The process of fixed increase is as follows:
1, resolution of the board of directors;
2. Submit to the shareholders' meeting for approval;
3. Sponsored by the sponsor institution and reported to the China Securities Regulatory Commission, the sponsor institution shall prepare and submit the application documents in accordance with the relevant provisions of the China Securities Regulatory Commission;
4. The China Securities Regulatory Commission will review the application documents in accordance with relevant procedures, and decide whether to accept them within 5 working days after receiving them. After accepting them, the application documents will be preliminarily reviewed, and the issuance review committee will review the application documents and make a decision on approval or disapproval;
5. distribution;
6, issued within the month, otherwise re-approval; There are major changes, and the issue is suspended.
Why should listed companies increase their income?
There are many financing methods for listed companies, including IPO, bond issuance and rights issue, but why is it so important to increase financing? We can look at it by comparison. If a listed company carries out financing, the most convenient means is a fixed increase, because the fixed increase has fewer requirements for listed companies, including profits, profit distribution, financing scale, issuance frequency and so on. However, if it issues shares, public offerings or bonds, it has very strict indicators on its financial situation.
Anyway, there are many purposes for listed companies to increase their income, which can be roughly divided into several types:
First, the actual controller does asset implantation and loads another part of assets into the listed company through fixed increase;
Second, the whole group goes public; The third is the reorganization of shell resources.
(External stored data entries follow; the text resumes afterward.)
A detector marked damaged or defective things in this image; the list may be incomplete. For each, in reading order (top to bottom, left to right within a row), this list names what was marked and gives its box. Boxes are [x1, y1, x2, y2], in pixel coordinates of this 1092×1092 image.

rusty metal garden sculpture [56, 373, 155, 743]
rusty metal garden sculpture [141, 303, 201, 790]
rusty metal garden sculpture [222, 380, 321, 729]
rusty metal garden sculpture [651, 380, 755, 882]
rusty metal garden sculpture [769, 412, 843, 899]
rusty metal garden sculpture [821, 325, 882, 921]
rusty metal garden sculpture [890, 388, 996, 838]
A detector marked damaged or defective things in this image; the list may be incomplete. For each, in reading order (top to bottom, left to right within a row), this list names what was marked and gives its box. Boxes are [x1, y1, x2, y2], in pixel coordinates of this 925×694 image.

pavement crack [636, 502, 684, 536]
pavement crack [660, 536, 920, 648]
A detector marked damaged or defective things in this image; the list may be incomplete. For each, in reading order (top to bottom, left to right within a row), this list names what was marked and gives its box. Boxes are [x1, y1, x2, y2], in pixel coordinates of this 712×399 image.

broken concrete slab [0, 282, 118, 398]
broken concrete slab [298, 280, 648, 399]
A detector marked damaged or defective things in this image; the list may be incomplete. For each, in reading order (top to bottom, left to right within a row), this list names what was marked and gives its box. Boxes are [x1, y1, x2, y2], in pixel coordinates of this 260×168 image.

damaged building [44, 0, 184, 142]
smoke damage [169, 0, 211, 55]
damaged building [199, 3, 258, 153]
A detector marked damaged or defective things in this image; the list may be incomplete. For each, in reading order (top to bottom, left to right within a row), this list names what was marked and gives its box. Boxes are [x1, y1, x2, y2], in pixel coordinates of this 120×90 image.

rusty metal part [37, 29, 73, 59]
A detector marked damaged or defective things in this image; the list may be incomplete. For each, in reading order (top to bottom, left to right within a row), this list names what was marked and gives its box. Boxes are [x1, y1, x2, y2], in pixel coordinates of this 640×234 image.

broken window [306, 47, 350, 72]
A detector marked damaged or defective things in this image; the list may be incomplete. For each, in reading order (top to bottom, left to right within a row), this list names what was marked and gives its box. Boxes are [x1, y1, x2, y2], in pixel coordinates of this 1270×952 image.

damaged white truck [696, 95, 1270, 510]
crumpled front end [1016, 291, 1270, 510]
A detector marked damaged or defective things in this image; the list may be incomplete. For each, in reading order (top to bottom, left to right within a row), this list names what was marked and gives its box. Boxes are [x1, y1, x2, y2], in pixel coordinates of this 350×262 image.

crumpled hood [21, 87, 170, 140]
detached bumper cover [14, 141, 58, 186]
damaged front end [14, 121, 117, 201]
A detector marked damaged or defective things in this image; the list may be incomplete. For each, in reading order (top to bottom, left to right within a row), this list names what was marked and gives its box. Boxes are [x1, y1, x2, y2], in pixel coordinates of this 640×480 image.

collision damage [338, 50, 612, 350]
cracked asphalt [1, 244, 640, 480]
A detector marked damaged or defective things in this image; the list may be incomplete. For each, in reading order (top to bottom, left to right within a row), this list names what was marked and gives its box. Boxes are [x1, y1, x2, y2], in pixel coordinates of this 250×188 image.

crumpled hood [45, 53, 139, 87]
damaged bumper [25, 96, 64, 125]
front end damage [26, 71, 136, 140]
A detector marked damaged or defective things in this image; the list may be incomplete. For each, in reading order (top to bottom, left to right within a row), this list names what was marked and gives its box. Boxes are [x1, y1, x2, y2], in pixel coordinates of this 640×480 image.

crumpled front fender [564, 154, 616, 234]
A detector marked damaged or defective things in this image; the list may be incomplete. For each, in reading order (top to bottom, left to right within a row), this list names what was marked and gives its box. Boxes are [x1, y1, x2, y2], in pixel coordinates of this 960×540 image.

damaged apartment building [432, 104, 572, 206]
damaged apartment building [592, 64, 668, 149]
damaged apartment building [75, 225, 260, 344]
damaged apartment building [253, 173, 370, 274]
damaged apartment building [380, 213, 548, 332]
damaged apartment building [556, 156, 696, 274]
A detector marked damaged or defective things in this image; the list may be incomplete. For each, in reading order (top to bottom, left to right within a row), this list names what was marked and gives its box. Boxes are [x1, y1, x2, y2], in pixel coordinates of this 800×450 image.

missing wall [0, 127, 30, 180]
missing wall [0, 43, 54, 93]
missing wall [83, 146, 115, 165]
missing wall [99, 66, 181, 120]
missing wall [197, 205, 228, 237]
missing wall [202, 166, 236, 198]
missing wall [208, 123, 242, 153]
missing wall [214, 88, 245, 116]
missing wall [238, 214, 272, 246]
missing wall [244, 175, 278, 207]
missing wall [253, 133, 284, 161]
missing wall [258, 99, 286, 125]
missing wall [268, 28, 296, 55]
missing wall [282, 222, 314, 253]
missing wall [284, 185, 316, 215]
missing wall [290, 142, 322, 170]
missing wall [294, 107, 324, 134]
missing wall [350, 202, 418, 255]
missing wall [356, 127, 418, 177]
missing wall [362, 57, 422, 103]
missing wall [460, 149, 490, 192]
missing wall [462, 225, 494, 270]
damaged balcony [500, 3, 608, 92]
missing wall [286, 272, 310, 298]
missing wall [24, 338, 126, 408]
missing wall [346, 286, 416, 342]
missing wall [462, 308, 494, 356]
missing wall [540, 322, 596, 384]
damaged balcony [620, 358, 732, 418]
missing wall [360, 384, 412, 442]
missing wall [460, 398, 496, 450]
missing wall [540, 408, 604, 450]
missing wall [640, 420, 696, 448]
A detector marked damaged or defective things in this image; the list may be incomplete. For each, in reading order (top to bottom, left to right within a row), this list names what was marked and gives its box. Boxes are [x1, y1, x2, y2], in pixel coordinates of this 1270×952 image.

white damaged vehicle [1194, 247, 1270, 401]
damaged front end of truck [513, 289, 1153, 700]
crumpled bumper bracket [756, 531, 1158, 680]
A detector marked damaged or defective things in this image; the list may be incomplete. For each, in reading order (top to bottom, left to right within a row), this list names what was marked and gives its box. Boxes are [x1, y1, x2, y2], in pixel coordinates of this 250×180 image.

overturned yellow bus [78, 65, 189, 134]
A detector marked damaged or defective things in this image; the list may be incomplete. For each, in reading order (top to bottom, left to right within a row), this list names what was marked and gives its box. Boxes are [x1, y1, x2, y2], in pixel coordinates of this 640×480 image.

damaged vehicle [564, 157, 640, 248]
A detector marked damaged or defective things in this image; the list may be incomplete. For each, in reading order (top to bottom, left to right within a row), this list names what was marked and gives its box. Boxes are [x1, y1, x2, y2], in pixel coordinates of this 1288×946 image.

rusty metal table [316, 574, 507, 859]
A shell company has no value, but many other unlisted companies have great demand for shell resources. It is a very common way to complete backdoor listing through fixed increase and raise matching funds at the same time. There are also some listed companies that do project financing, such as building new factories, or supplementing liquidity to improve their financial situation. Another is that listed companies introduce strategic investors, usually with a three-year increase, such as Luolai Life Insurance, which has just resumed trading. This is a very typical type of introducing strategic investors.
Behind the rapid expansion of the fixed market scale is the demand of the market itself. On the one hand, enterprises need transformation, and new assets and mergers and acquisitions, including the reform of state-owned enterprises and the upgrading of industrial structure, all need the support of the capital market.
From another perspective, the concentration of many industries in our country is very low, because many industries are in the early or middle stage of development, and the whole industry is facing the process of rapid upgrading. How to realize this process is through the means of capital market mergers and acquisitions. Some high-quality leading enterprises improve their competitiveness through continuous mergers and acquisitions. This process has generated a large amount of capital demand, and you can acquire the upstream and downstream industrial chains by increasing and merging into funds to make your business bigger and stronger.
Of course, the fixed market is also affected by policies and supervision. First of all, the rapid expansion of the fixed market scale has a lot to do with the CSRC's support for asset restructuring of listed companies, including payment methods and audit procedures, which also reflects the CSRC's support for the real economy.
On the other hand, the CSRC has more requirements for products with a fixed market. For example, one-year fixed-income products can only be quoted after filing, and can only be raised after receiving the project; Three-year fixed-income products cannot be leveraged now.
In addition, the current fixed asset management plan and wealth management products require the calculation of the number of people who penetrate, that is, if everyone is a fixed-income investor who buys special account products, securities companies' asset management and trust products, the investment amount will be disclosed in the plans of listed companies, and the participation of each investor must be disclosed in detail, and the holders of the final products cannot exceed 200. The way to avoid this requirement is through public offering funds, because there are thousands of investors behind public offering funds. At present, this product has not required infiltration. China Securities Regulatory Commission will take Public Offering of Fund as an individual and an investor to participate in the fixed increase. In this respect, Public Offering of Fund has certain advantages.
In addition, the early window guides the issuance pricing, suspension time, issuance plan and financing scale. It also increases the difficulty of raising funds for the three-year project.
Generally speaking, it will be more difficult to raise funds in the future, and the issuing banks will be closer to the market price as a whole.
I hope the above content can help you. Please consult a professional lawyer if you have any other questions.
Legal basis: Regulations of People's Republic of China (PRC) Municipality on Information Openness.
Seventh people's governments at all levels should actively promote the work of government information disclosure, and gradually increase the content of government information disclosure.
Article 8 People's governments at all levels shall strengthen the standardization and informatization management of government information resources, strengthen the construction of online government information disclosure platform, promote the integration of government information disclosure platform and government service platform, and improve the online processing level of government information disclosure.
Ninth citizens, legal persons and other organizations have the right to supervise the government information disclosure work of administrative organs, and make criticisms and suggestions.